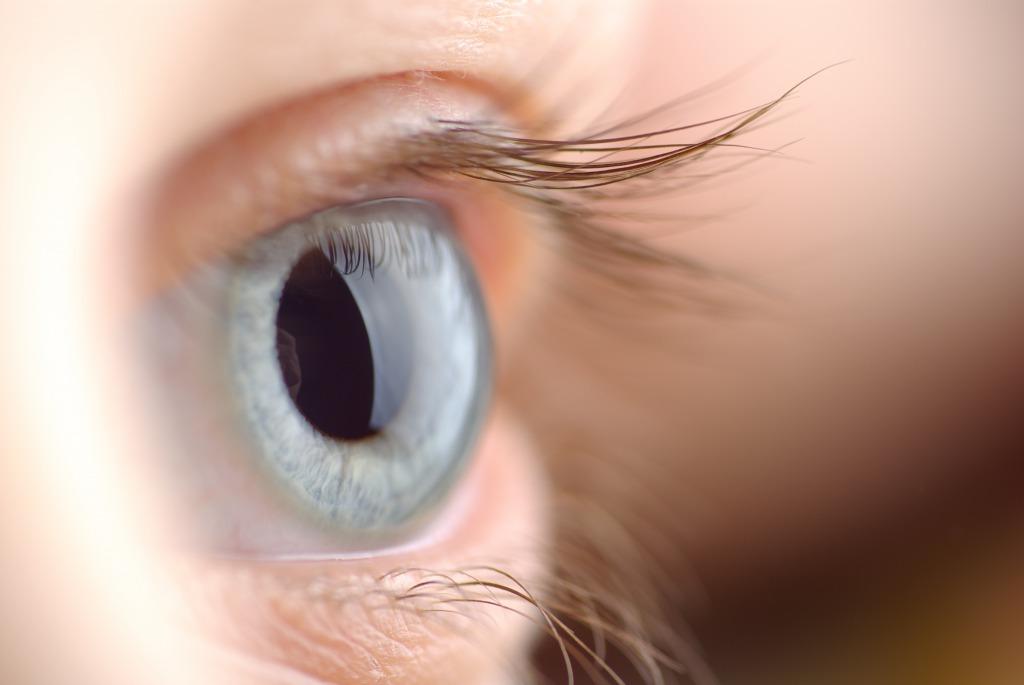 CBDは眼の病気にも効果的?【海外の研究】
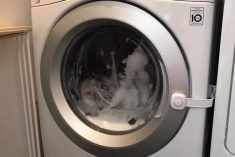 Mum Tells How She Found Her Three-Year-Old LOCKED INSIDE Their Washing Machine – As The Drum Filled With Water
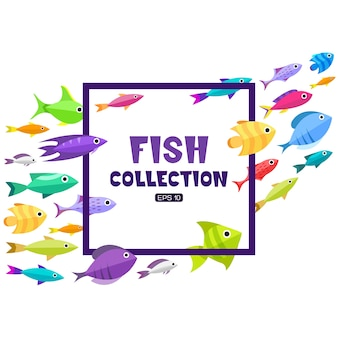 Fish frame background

• • • •

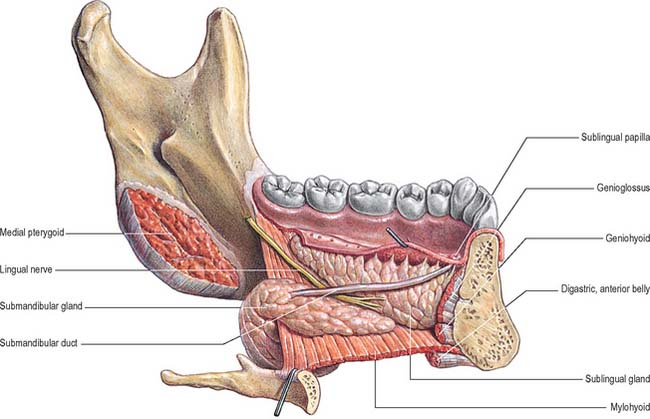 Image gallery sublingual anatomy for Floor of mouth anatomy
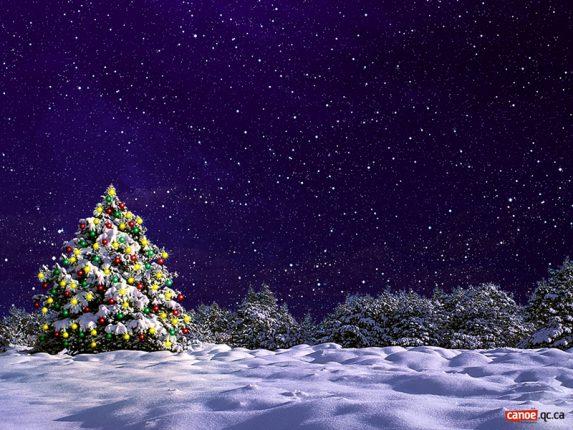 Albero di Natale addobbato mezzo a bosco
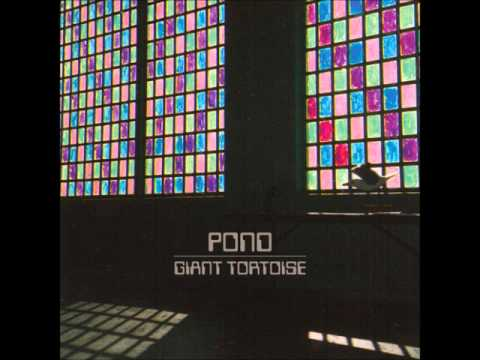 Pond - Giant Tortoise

• • • •

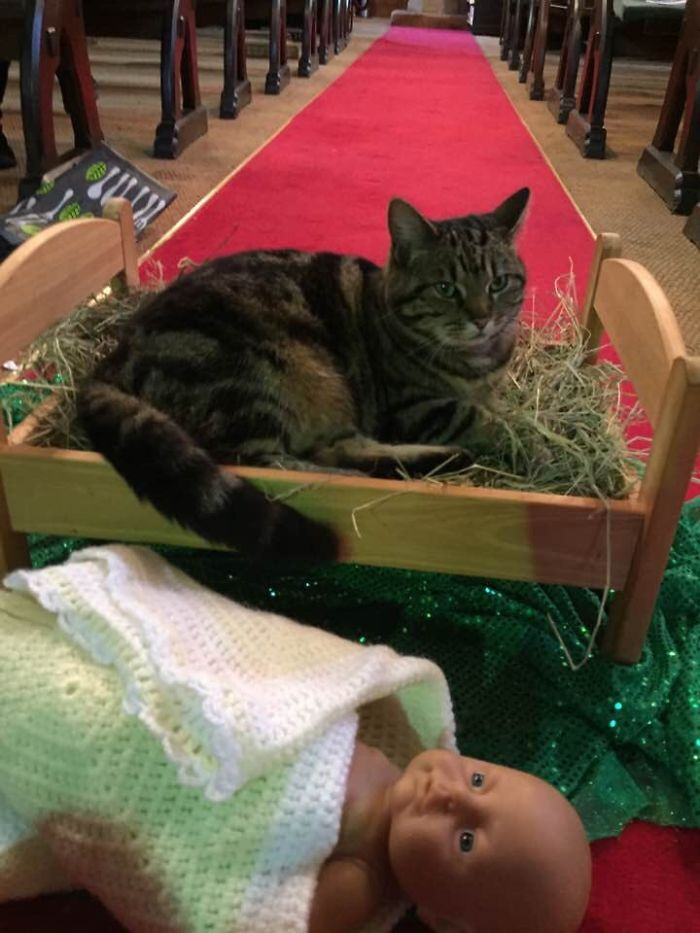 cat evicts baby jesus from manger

• • • •

From the records above, extract the lines from the one holding "Albero di Natale addobbato mezzo a bosco" through the one holding "Pond - Giant Tortoise", word for word; omit the pictures.

## Expected answer:
 Albero di Natale addobbato mezzo a bosco
 Pond - Giant Tortoise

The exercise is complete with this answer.